**SOURCE EXTRACT**

Gold prices continue to hit record highs as investors embrace themselves for a first interest rate cut from the Fed that could happen in June. The Fed Chairman, Jerome Powell, delivered some sharp language over the past two days in his testimony to the House and the Senate. The gold price reached a high of 2,170 today, and it is up more than 4.1% only this week. In today’s data, the US NFP is going to dictate the further path of the gold price, as this number is closely watched by the Fed, whose mandate is to keep the employment market healthy. However, traders are not that focused on today’s US NFP data as their eyes are on something else that is far more important, as the Fed chairman said in his testimony over the past two days.
Background
Gold prices have been on the move for the past three weeks, and the shining metal is well on track to record the biggest weekly gains since December. The price for the shinning metal has been rising for the past 8 days without recording any losing days, which has made traders a bit nervous as this is the biggest winning streak in several quarters. Many are anticipating that this is a good time for them to take some profit off the table, and they should avail themselves of the opportunity while the price is still near its record high. However, others do believe that there is still more room and juice left in this rally, and this should wait a bit.
The reason that we have seen so much rise in the gold price is mainly because of the hopes around the Fed’s monetary policy, where many expect the Fed to begin the process of cutting interest rates as soon as June. Although there have been some hopes that the Fed may actually cut the interest rate before June, those hopes have been quashed.

**INFORMATION PROVIDED**
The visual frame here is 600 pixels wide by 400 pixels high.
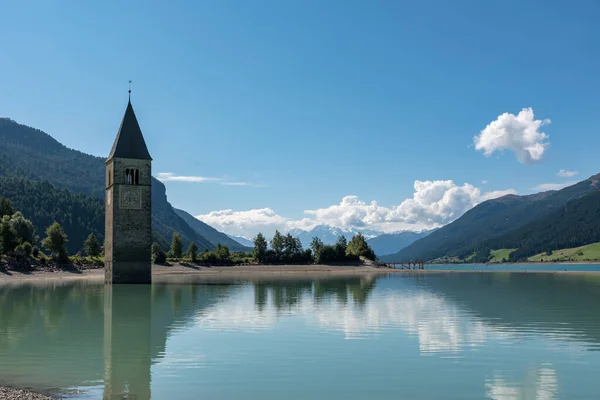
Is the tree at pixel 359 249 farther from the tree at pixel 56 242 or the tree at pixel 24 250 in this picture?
the tree at pixel 24 250

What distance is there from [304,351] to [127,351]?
24.9 feet

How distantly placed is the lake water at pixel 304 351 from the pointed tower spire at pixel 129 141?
3911 cm

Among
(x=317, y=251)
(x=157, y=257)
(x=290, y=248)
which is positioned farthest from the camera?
(x=290, y=248)

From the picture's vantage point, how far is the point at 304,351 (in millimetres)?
23531

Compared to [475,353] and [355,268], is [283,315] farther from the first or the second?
[355,268]

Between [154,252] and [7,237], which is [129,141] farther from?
[154,252]

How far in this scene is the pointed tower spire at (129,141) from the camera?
7900 centimetres

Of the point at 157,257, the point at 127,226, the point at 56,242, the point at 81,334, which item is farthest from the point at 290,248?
the point at 81,334

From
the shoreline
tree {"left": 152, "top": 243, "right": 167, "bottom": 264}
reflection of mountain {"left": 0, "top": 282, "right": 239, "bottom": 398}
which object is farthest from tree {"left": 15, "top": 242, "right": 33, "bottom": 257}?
reflection of mountain {"left": 0, "top": 282, "right": 239, "bottom": 398}

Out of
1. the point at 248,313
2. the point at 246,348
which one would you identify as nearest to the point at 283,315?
the point at 248,313

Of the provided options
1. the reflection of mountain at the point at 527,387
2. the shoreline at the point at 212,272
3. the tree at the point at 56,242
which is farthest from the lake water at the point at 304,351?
the tree at the point at 56,242

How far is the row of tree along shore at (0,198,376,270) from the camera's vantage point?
9531cm

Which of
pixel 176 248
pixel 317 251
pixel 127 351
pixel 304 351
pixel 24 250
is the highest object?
pixel 176 248

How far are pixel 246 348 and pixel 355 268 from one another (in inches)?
4421
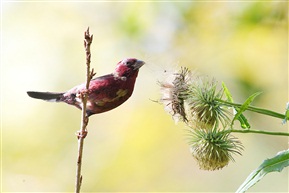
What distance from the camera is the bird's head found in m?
2.80

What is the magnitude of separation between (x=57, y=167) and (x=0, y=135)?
79 centimetres

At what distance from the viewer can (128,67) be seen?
2.83 m

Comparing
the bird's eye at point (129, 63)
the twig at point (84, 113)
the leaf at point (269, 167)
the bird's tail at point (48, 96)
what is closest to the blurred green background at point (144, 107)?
the bird's tail at point (48, 96)

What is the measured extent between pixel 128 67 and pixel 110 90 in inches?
7.8

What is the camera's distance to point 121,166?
6.63m

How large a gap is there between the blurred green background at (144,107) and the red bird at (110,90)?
3.25 metres

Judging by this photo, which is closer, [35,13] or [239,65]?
[239,65]

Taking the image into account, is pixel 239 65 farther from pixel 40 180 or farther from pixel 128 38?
pixel 40 180

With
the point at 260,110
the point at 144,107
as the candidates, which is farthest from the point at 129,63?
the point at 144,107

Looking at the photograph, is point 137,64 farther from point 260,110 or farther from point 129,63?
point 260,110

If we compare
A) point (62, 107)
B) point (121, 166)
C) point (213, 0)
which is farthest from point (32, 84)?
point (213, 0)

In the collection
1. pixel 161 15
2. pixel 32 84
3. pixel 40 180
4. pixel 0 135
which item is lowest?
pixel 40 180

**BRIEF 1**
Retype the passage of the gold price article from "The reason that" to "have been quashed.".
**BRIEF 2**
In the gold price article, for how many days has the price of gold risen without a losing day?

**REPLY 1**
The reason that we have seen so much rise in the gold price is mainly because of the hopes around the Fed’s monetary policy, where many expect the Fed to begin the process of cutting interest rates as soon as June. Although there have been some hopes that the Fed may actually cut the interest rate before June, those hopes have been quashed.

**REPLY 2**
Eight days.